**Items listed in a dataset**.

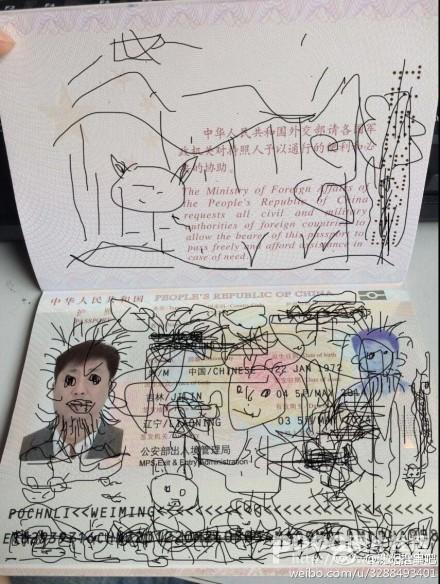 中国人によるパスポートのトラブル01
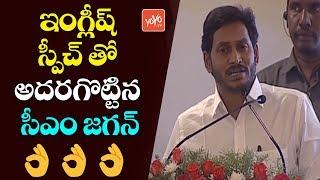 Rajendra Prasad Comments on AP CM Jagan   Why Telugu Film Industry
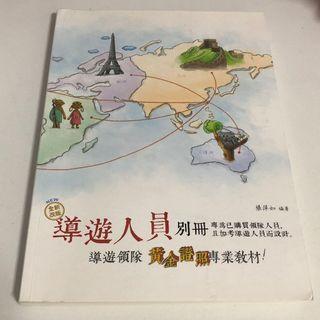 導遊人員 別冊 考試 導遊 領隊 日語導遊 106年
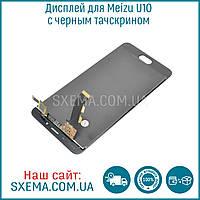 Дисплей  для Meizu  U10 с чёрным тачскрином, фото 1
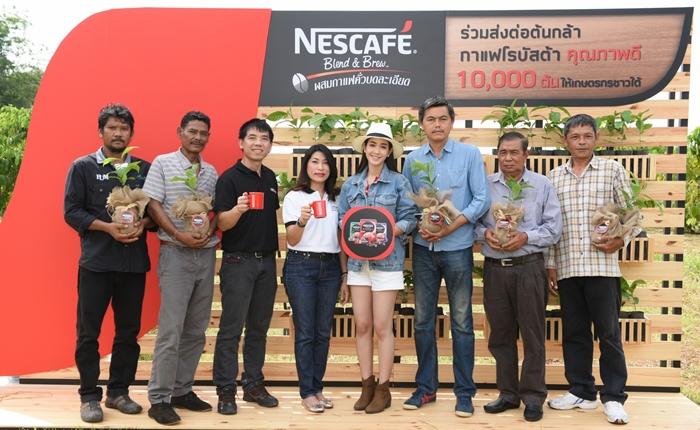 """'เนสกาแฟ เบลนด์ แอนด์ บรู' ชูกลยุทธ์ """"กาแฟคุณภาพ"""" ส่งต่อต้นกล้ากาแฟคุณภาพดี 10,000 ต้น สร้างความยั่งยืนแก่เกษตรกรไทย"""
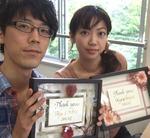 2011.10.19 藤永さん完成.JPG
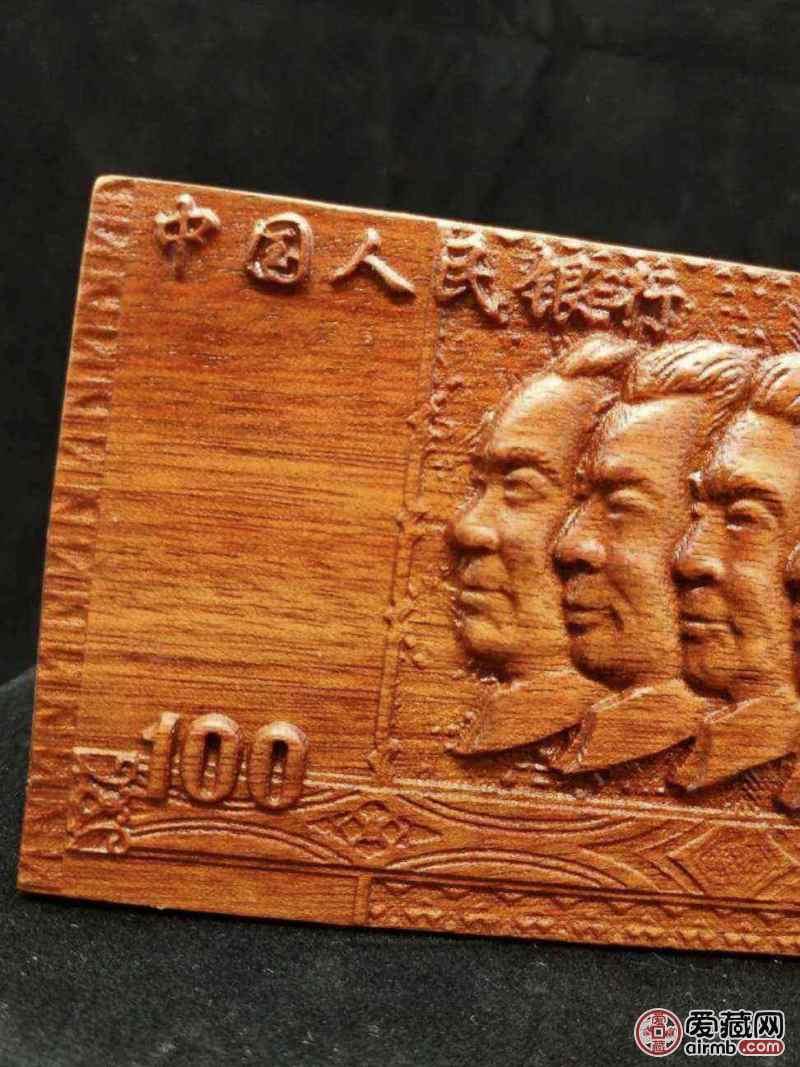 血檀旧版人民币描述*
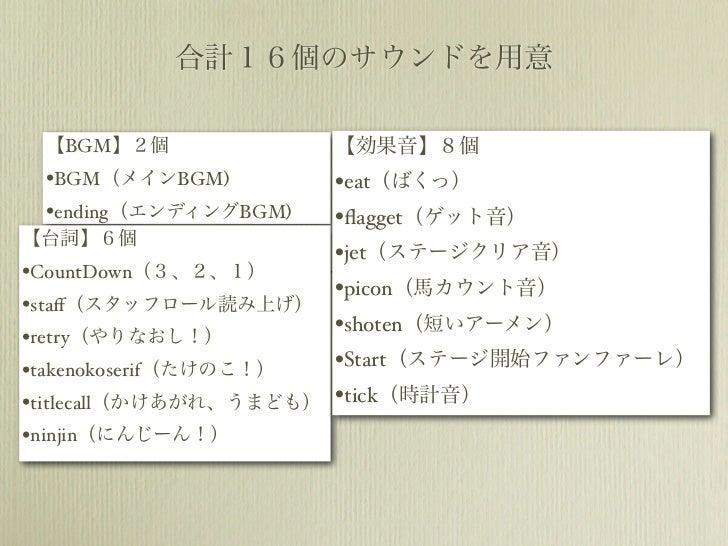 合計16個のサウンドを用意 【BGM】2個                 【効果音】8個 •BGM(メインBGM)            •eat(ばくっ) •ending(エンディングBGM)      •flagget(ゲット音)【台詞】6...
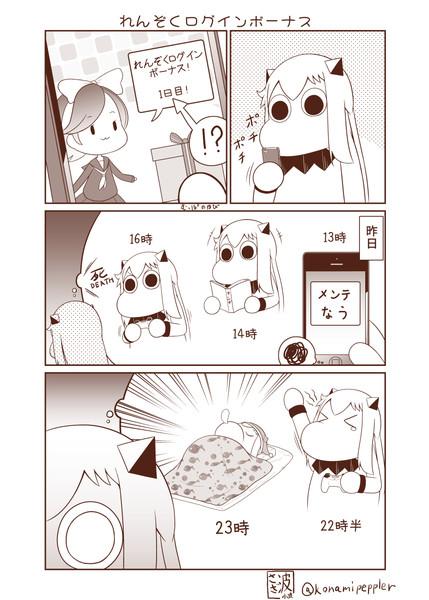 むっぽちゃんの憂鬱148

**Exercise**.
The entries above are to be retyped exactly, with each picture left out.

**Answer space**.
 中国人によるパスポートのトラブル01
 Rajendra Prasad Comments on AP CM Jagan   Why Telugu Film Industry
 導遊人員 別冊 考試 導遊 領隊 日語導遊 106年
 Дисплей  для Meizu  U10 с чёрным тачскрином, фото 1
 """'เนสกาแฟ เบลนด์ แอนด์ บรู' ชูกลยุทธ์ """"กาแฟคุณภาพ"""" ส่งต่อต้นกล้ากาแฟคุณภาพดี 10,000 ต้น สร้างความยั่งยืนแก่เกษตรกรไทย"""
 2011.10.19 藤永さん完成.JPG
 血檀旧版人民币描述*
 合計16個のサウンドを用意 【BGM】2個                 【効果音】8個 •BGM(メインBGM)            •eat(ばくっ) •ending(エンディングBGM)      •flagget(ゲット音)【台詞】6...
 むっぽちゃんの憂鬱148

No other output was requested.